*** Opening Material provided ***
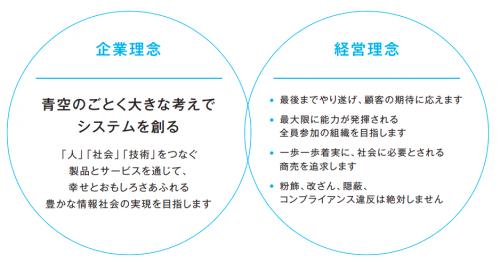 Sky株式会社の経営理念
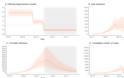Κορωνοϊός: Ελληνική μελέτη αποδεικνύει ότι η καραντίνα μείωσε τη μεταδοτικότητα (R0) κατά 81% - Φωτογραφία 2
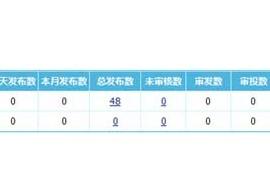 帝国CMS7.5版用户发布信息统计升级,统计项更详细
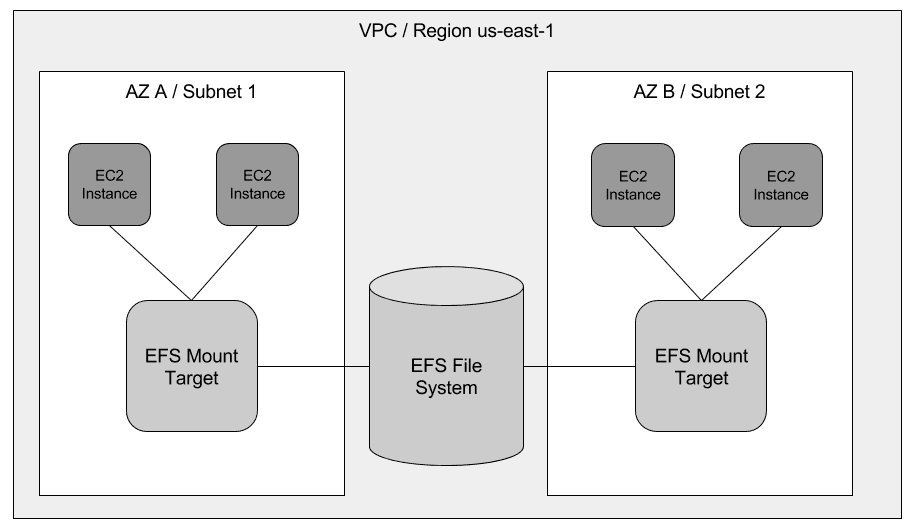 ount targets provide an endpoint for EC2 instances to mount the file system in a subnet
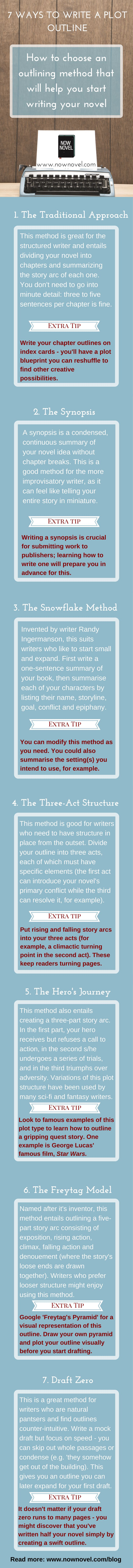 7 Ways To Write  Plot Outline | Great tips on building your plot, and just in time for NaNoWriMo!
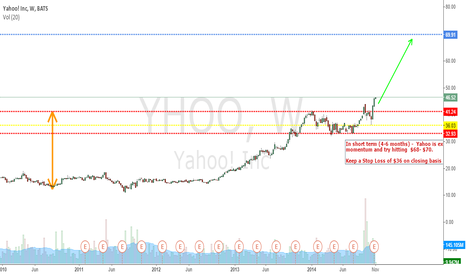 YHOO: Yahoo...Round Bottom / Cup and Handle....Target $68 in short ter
*** Closing Material provided ***
*** Opening Material provided ***
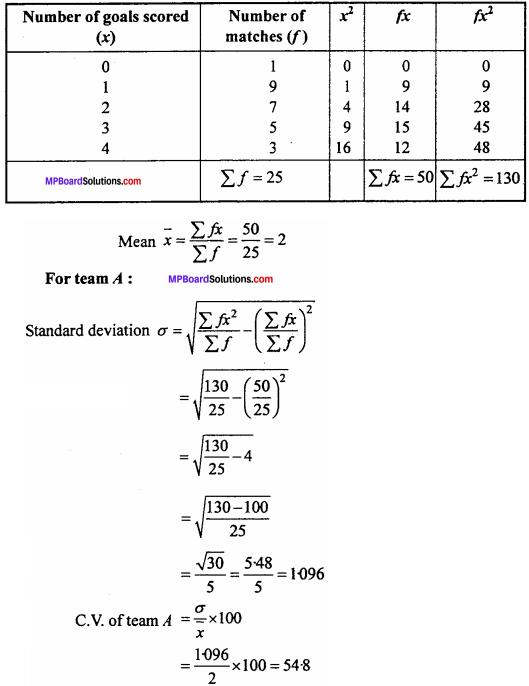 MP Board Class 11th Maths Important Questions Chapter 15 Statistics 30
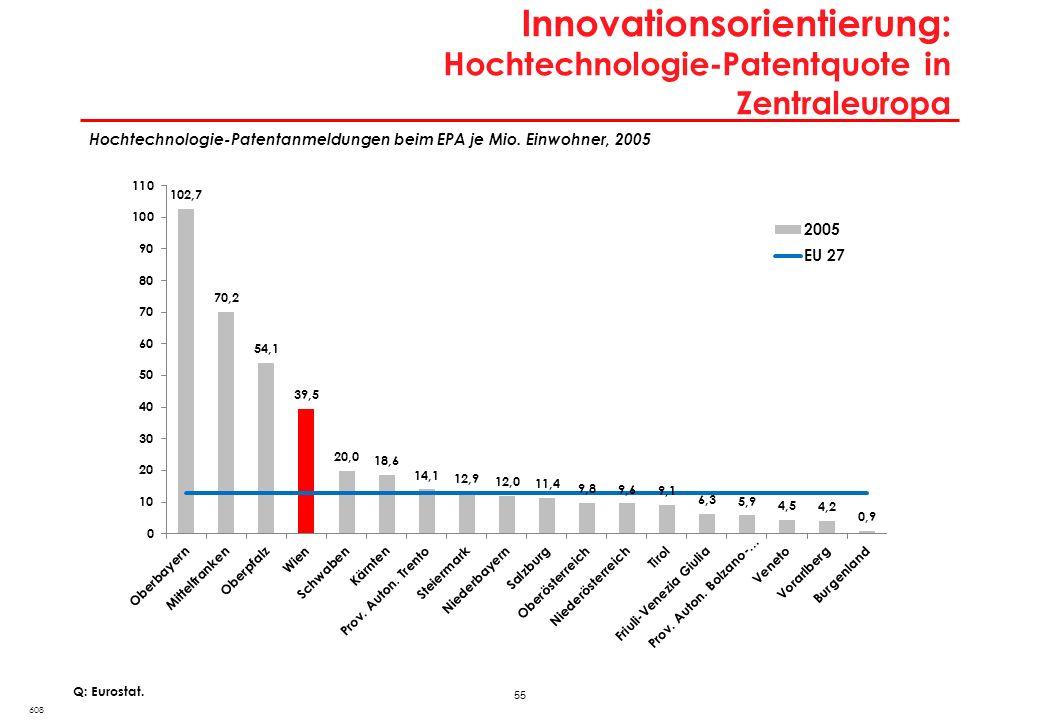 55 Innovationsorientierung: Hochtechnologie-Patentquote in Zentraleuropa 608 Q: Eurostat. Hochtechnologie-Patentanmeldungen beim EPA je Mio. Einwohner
*** Closing Material provided ***
*** Opening Material provided ***
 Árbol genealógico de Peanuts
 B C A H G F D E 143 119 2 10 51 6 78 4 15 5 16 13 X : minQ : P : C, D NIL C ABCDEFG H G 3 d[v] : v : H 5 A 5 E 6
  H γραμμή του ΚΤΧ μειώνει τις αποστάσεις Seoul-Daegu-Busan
*** Closing Material provided ***
▸ **What is needed**:
In the material above, find the line containing "Árbol genealógico de Peanuts" and the line containing "H γραμμή του", then write out exactly those two lines and every line between them, and nothing more.

▸ **Written response**:
 Árbol genealógico de Peanuts
 B C A H G F D E 143 119 2 10 51 6 78 4 15 5 16 13 X : minQ : P : C, D NIL C ABCDEFG H G 3 d[v] : v : H 5 A 5 E 6
  H γραμμή του ΚΤΧ μειώνει τις αποστάσεις Seoul-Daegu-Busan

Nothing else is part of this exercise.